_ФРАГМЕНТ ТЕКСТА_
'''

Переписываться с моим духовным отцом и руководителем о. Лаврентием мне было вполне удобно, так как письма могла отправлять непосредственно на почту, что мне было дозволено, и я нередко получала от него письма. Счастливейшее и лучшее время изо всей жизни моей было это время. Ему я обязана всем, если что-нибудь приобрела для своего внутреннего человека. Настолько спокойно и тихо внутренно жилось мне, что я не смела верить в возможность продолжительности такого состояния, не "крестной", по общему понятию о монашеской жизни, представлялась она мне, а "райской", насколько доступен рай на земле; я на опыте изведала силу слов Христовых: "Царствие Божие внутрь вас есть." О молитве Иисусовой, то есть о внутреннем непрестанном призывании имени Иисуса Христа, писал мне о. Лаврентий; "Молитва Иисусова, это бесценное достояние истинных монахов, в привыкшем к ней сердце делается как бы занозой, беспрестанно напоминающей о себе и ноющей, когда нет ей Сладчайшего Имени! Ревнуй о внутренней молитве, — в ней вкусишь счастье, блаженство среди невзгод и всех напастей!" По его совету я начала заниматься изучением наизусть канонов: покаянного, молебного Богоматери, не употребляемых в числе "монашеских правил", так как эти последние я, от навыка, давно уже затвердила, благодаря хорошей памяти. В этой келейке я впервые сподобилась вкусить во время молитвы нечто подобное тому, как видела у матери Феоктисты, подробности о чем, впрочем, умолчу.
В этой келейке я имела возможность целыми ночами сидеть за чтением священных книг, запершись в ней, чтобы огонь не мешал другим. Наконец, в ней получила я возможность возобновить обычай матери моей, ею мне указанный в пример возможного подражания, — кормить нищих, что, впрочем, делала с осторожностью, боясь возбудить ропот соседок; впрочем, ближайшая соседка моя, жившая на одних со мной сенях, сочувственно относилась к этому и хранила нашу тайну. Она сама была благородная старушка М. Гордеева. Да и не часто позволяла я себе это утешение: нищие старушки разговлялись у меня лишь в Рождество Христово и в день Успения Богоматери. День же Алексия, человека Божия, я помнила иным способом милостыни, что сделалось для меня еще доступнее, когда я получила наконец наследственно отказанные мне дедом моим деньги, заимообразно данные им под векселя г-же Максимович. Г-жа Максимович тоже умерла, и долгов у нее оказалось немало, почему учреждено было конкурсное правление, назначившее в продажу ее имения и земли, находившиеся в разных уездах Новгородской и Тверской губерний.
Деньги я получила не все, а только самую сумму долга 2750 рублей, проценты же, которых тоже немало насчитывалось, мне обещали уплатить после следующих торгов и продаж имений ее, но я больше не заявляла и не хлопотала, а так как мне более не высылали, то я и не гналась за большим.

'''

_ВЫДЕРЖКИ ИЗ МАТЕРИАЛОВ_
'''

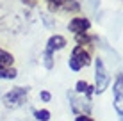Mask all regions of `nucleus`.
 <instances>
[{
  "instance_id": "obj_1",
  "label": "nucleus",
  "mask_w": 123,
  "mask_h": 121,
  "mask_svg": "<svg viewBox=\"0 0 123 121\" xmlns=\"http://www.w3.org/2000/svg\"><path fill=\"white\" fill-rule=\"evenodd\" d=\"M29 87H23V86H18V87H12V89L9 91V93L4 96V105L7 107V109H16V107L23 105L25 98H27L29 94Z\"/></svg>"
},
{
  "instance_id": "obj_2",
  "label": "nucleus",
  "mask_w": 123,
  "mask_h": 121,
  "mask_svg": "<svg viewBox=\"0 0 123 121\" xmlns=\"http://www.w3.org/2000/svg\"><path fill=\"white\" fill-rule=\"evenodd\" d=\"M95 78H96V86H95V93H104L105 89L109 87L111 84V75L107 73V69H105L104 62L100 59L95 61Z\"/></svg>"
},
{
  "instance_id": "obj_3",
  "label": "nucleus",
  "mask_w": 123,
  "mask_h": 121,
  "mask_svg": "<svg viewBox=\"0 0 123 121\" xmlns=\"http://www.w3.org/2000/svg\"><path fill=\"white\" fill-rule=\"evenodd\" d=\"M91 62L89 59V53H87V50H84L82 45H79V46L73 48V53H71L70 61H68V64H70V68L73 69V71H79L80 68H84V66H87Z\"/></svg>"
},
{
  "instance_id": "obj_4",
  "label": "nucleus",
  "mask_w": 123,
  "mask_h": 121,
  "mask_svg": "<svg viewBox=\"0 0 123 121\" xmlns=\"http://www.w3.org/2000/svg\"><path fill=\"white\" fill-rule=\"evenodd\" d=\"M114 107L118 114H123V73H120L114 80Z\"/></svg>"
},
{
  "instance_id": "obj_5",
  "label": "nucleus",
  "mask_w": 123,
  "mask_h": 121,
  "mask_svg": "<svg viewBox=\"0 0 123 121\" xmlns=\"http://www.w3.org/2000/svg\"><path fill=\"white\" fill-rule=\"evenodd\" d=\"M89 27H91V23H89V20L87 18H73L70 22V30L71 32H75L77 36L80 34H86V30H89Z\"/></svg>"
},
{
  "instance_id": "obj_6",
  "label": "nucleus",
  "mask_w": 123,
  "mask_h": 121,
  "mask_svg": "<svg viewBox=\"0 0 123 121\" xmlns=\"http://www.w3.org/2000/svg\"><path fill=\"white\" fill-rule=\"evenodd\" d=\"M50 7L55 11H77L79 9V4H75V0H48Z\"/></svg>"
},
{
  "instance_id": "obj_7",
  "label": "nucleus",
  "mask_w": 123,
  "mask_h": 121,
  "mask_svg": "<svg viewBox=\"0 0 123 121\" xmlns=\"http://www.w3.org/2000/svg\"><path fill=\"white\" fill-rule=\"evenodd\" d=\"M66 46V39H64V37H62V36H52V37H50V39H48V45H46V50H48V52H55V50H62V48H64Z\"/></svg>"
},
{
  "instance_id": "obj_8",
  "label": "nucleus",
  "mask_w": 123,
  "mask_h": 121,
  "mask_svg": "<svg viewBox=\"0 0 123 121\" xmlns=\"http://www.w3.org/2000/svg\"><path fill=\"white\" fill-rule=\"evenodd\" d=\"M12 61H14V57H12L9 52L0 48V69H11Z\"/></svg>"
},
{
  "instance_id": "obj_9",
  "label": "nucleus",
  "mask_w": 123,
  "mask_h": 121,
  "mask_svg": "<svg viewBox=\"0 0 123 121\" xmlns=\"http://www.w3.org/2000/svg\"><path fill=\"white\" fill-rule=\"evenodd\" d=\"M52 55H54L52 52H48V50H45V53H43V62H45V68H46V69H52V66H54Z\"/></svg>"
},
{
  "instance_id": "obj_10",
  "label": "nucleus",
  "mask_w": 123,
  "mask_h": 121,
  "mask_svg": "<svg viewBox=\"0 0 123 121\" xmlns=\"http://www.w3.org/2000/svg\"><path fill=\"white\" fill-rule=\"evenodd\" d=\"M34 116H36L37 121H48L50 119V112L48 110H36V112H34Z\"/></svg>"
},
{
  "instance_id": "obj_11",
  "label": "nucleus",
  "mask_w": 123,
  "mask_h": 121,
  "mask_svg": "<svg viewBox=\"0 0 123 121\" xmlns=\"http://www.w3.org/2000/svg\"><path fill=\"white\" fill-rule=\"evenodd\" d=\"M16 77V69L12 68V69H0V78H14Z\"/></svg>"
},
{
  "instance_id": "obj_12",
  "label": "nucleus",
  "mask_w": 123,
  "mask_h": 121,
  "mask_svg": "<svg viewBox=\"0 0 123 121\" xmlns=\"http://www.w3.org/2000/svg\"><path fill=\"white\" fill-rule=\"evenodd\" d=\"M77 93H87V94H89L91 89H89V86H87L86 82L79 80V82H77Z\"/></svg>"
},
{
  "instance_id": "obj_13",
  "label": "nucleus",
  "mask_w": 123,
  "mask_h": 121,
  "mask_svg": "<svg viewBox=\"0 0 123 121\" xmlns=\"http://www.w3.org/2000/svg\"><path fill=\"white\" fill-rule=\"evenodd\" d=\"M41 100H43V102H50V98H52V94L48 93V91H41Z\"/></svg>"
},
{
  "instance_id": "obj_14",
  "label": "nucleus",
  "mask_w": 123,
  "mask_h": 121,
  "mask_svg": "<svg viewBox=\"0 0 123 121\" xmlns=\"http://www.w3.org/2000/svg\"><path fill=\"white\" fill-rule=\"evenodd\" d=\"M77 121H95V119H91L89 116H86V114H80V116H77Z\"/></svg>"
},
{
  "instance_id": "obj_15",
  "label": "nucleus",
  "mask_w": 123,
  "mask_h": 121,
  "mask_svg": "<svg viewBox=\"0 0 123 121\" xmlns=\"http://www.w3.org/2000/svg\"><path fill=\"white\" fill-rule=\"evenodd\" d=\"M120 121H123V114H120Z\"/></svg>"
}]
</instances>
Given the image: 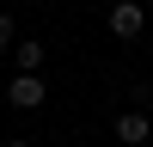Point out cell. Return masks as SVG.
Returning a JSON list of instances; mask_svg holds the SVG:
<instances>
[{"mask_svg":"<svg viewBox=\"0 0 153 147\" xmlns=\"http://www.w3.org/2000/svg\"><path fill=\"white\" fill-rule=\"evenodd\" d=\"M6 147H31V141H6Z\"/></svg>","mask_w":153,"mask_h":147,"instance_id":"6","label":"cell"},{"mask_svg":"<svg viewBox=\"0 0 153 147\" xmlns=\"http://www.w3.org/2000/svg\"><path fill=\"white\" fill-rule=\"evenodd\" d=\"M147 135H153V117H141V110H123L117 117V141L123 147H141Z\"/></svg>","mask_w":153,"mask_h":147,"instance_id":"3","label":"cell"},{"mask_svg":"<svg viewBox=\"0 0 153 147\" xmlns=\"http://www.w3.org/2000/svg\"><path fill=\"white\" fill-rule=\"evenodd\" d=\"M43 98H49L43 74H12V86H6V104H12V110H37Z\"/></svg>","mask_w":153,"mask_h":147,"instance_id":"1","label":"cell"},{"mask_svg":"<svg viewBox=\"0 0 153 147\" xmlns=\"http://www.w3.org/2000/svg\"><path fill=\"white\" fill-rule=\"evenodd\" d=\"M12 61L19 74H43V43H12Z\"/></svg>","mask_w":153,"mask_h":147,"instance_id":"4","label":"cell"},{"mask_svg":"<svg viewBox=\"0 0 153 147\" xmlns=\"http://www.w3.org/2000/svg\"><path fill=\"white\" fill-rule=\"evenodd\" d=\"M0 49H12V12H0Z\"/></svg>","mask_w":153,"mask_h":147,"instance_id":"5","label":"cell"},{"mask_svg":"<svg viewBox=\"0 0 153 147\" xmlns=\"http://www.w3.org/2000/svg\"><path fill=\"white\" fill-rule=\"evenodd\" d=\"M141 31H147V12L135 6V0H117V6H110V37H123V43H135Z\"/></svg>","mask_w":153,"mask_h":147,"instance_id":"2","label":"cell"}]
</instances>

'''

_СПИСОК ЗАДАНИЙ_
**A)** В каких губерниях, согласно фрагменту текста, находились имения и земли госпожи Максимович?
**B)** Выпишите из фрагмента текста отрывок без изменений, начиная со слов «Деньги я получила» и продолжая до слов «гналась за большим.» включительно.
Материалы никак не связаны с фрагментом текста.

_РЕШЕНИЯ ЗАДАНИЙ_
**A)** В Новгородской и Тверской губерниях.

**B)**
Деньги я получила не все, а только самую сумму долга 2750 рублей, проценты же, которых тоже немало насчитывалось, мне обещали уплатить после следующих торгов и продаж имений ее, но я больше не заявляла и не хлопотала, а так как мне более не высылали, то я и не гналась за большим.